Wilde, lido por Oliver Park, não chega a essa radicalidade. Seu texto comenta um mundo superficial, frívolo, mas não de maneira implacável. A senhora Cheveley é "do mal", como se diz hoje em dia. E o texto contenta-se com ela como representante do maniqueísmo. Os outros têm seus defeitos e pecadilhos, mas não são de jogar fora como seres humanos. Gertrude é esposa amantíssima. Sua irmã, Mabel, uma moça casadoira e convencional. Lorde Arthur é um estróina de alma generosa e mesmo Chiltern, que pecou no passado, tem nobreza de alma para redimir-se no presente.
É o tipo do filme para deixar o espectador satisfeito. Ambientação de época perfeita, bons diálogos, atores soberbos, uma direção sóbria. O que se pode querer mais? Bem, talvez que o filme fosse menos acadêmico. Alguma ousadia na filmagem, nos enquadramentos, poderia evitar o ar démodé que se sente às vezes. Mas a verdade é, tirando esse conservadorismo relativo, assiste-se bem a ele. E isso apesar do tom excessivamente teatral da adaptação. Parker
aliás, nem disfarça essa vocação stagy do filme. Antes, procura sublinhá-la como para se vacinar de possíveis críticas.

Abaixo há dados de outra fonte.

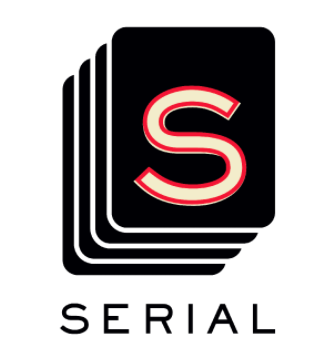 """Serial,"" Social Media, and the Search for Certainty"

Tudo se passa como num teatrão, daqueles bem convencionais. Vozes impostadas, conversas ouvidas por trás das portas, um entra-e-sai de personagens como só é possível num palco italiano. Coincidências dignas de uma novela da Globo. E, para acentuar o efeito, a "peça dentro da peça", quando os personagens vão assistir a uma representação de "The Importance of Being Earnest" - a "Importância de Ser Honesto", ou Ernesto, segundo alguns, de Oscar Wilde. Com direito aos cumprimentos do próprio Wilde (Michael Culkin) no palco, ao fim da peça.

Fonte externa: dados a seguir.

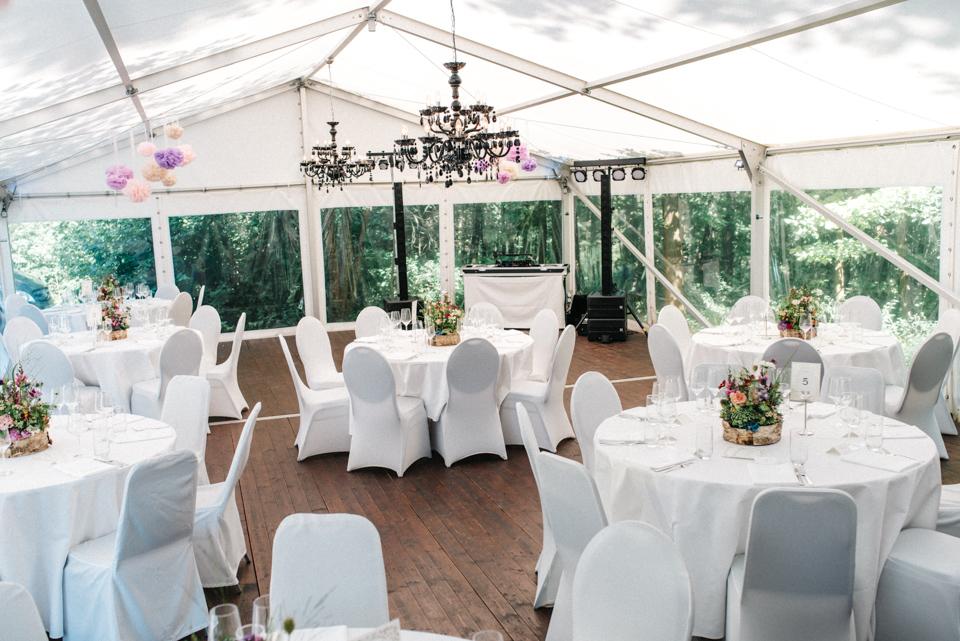 gut-hohenholz-wedding-fotos-128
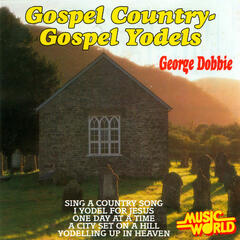 Gospel Country - Gospel Yodels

Questão de talento - Há sempre alguma coisa em Wilde, preservada por Parker, que vai além da mera comédia de costumes de uma época dada. Por exemplo, o personagem de Jeremy Northam, Chiltern, é um bom homem do presente (na relação temporal da história), embora tenha um feio passado pelas costas. É como se o dramaturgo desconectasse uma coisa da outra e afirmasse que personagens (e portanto as pessoas) não são inteiramente bons ou maus, mas na maior parte das vezes uma mescla de uma coisa e outra. Opção estética e política, considerando-se a época de Wilde. A exceção é para a naja representada por Julianne Moore, essa, sim, uma pérfida de antologia. Aliás, o filme serve também para mais uma vez mostrar que bela atriz é Julianne Moore, já vista em títulos como "Short Cuts" - "Cenas da Vida", de Robert Altman, e "Tio Vanya em Nova York", de Louis Malle. Sua sutileza de interpretação, a capacidade de sugerir um clima com uma entonação de voz ou um simples olhar fazem toda a diferença. Afinal, sem uma vilã de qualidade, uma história como a de "O Marido Ideal" não seria nada.